While the grotesque response of, say, New South Wales minister for police and human scandal factory David Elliott to heavy-handed policing of an Indigenous teenager would surprise no one, it’s worth interrogating Andrews, who frequently governs contrary to his more “progressive” rhetoric.
This is now, that was also now
As a subplot to the ruptures across the United States yesterday, Channel Seven journalist Amelia Brace and camera operator Tim Myers were among the many journalists attacked by riot police trying to clear the way for a presidential photo op. Prime Minister Scott Morrison — quite rightly — got swiftly on the blower to sort it out.
“The Prime Minister has informed us he’s been in touch with our embassy in Washington to have the matter urgently investigated,” the network’s news and public affairs boss Craig McPherson told The Australian.
Meanwhile, in the UK, Julian Assange’s hearing continues — although the man himself is too unwell to front court. We’re sure the Walkley-winning publisher facing 170 years in prison if extradited to the US would have loved a similar call at literally any point in the past decade.
The commissioner and Lawyer X
Shane Patton is the new chief commissioner of Victoria Police. According to journalist John Silvester’s extremely positive column reacting to the news (“He did what was right and would stare down those who wanted to lead him down dark paths”): “The search for [Graham] Ashton’s replacement was worldwide, [but] the smart money from the start was on a local and the smartest was on Patton.”

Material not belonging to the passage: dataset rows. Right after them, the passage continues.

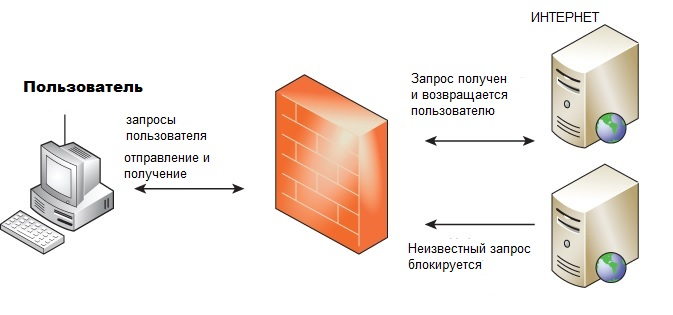 Схема работы FireWall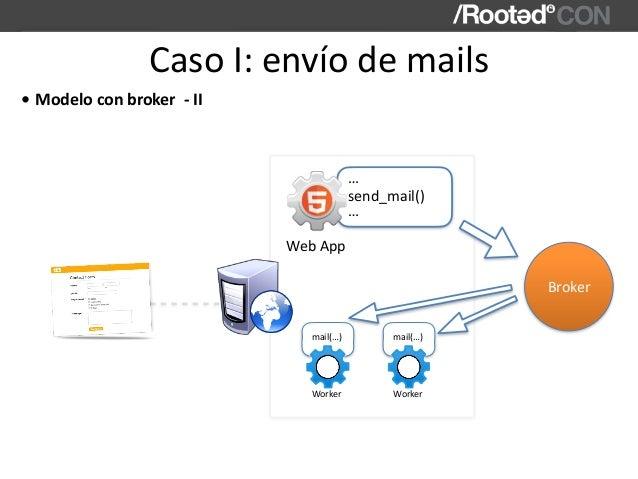 mail(…) Worker CasoI:envíodemails WebApp send_mail() … … • Modeloconbroker-II mail(…) Worker Broker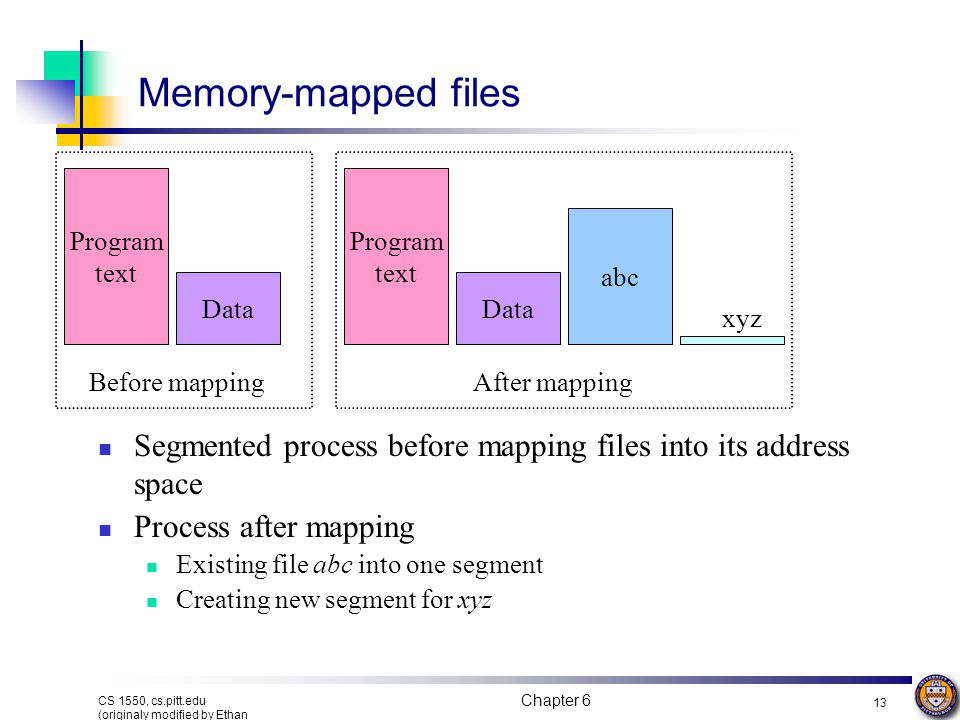 Memory-mapped files Program text. Program text. abc. Data. Data. xyz. Before mapping. After mapping.
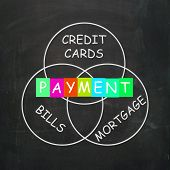 picture of payment methods  - Consumer Words Showing Payment of Bills Mortgage and Credit Cards - JPG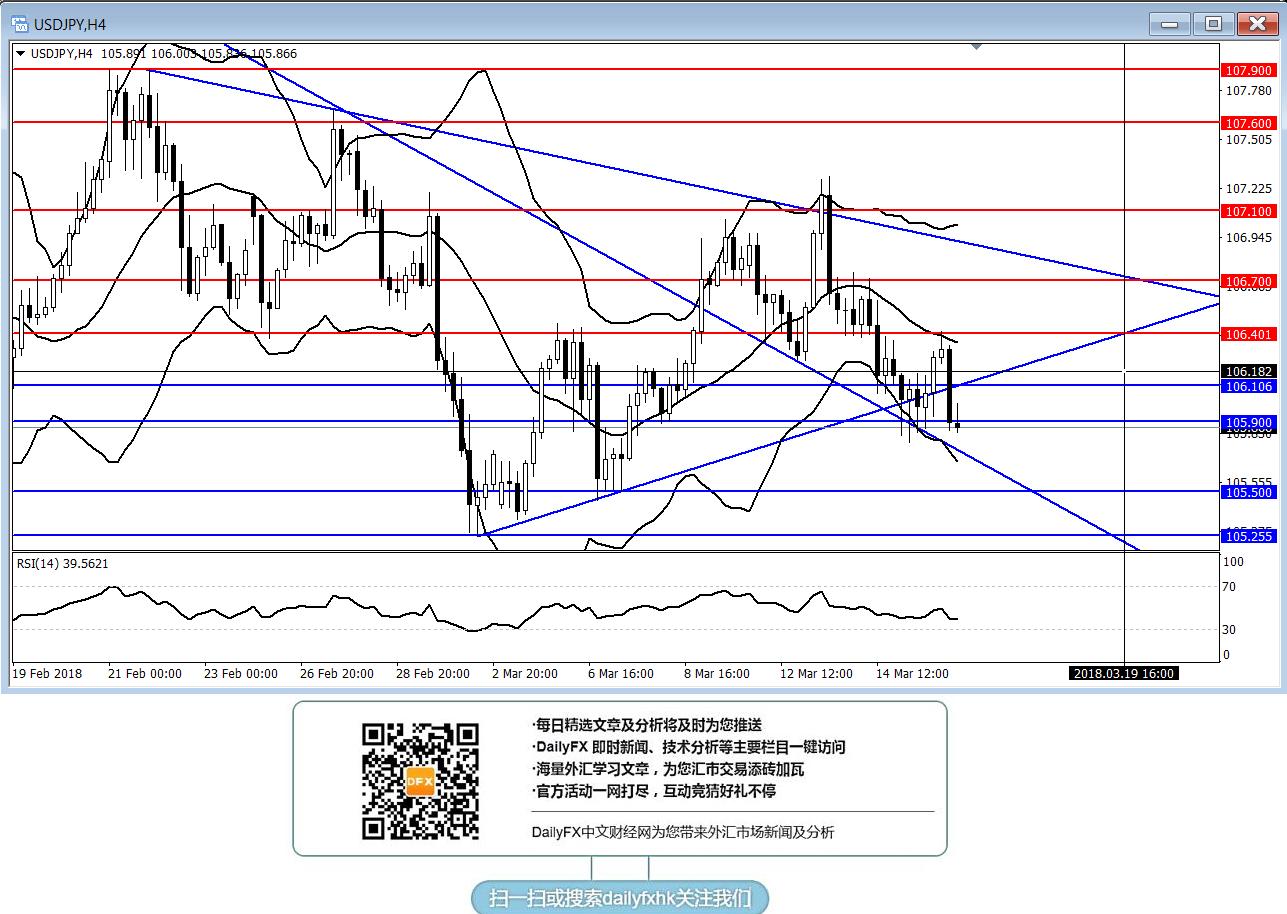 美元/日元:短線傾向在106.10下方逢高做空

The problem with looking local is that practically anyone who has held any position of power in Victoria Police in the past few decades is going to find it hard to avoid at least proximity to a scandal.
While Patton had the gumption to go against his former boss during the Nicola Gobbo/Lawyer X royal commission, he was also part of efforts to keep the issue under wraps. In 2016 he went so far as to tell the director of public prosecutions — who had tried to tell several of Gobbo’s clients their convictions may have been unsafe — that court suppression orders prohibited him even using the term “Lawyer X”.
Corporate compassion
We could fill a daily column with examples of huge brands hopping on the social justice bandwagon, suddenly attaching their voice to a hashtag that just happens to be attracting the most eyeballs on Twitter and Instagram — and in some ways perhaps we should be glad that corporations see that as the way to greater profits.
But one or two really do stand out.
For example, L’Oreal’s sudden commitment to dismantling state-led oppression and racism:
The news that “speaking out is worth it” must come as a shock to Munroe Bergdorf. In August 2017 she became the first openly transgender model to front a L’Oréal UK campaign.
Following a now-infamous neo-Nazi rally in Charlottesville, Bergdorf posted (and later deleted) her exhaustion at “the racial violence of white people”. For her troubles she was ditched by the brand by September 1.
Then there’s Arsenal whose commitment to racial equality doesn’t seem to extend to China’s oppressed Uyghur minority, or at least those who speak out for them.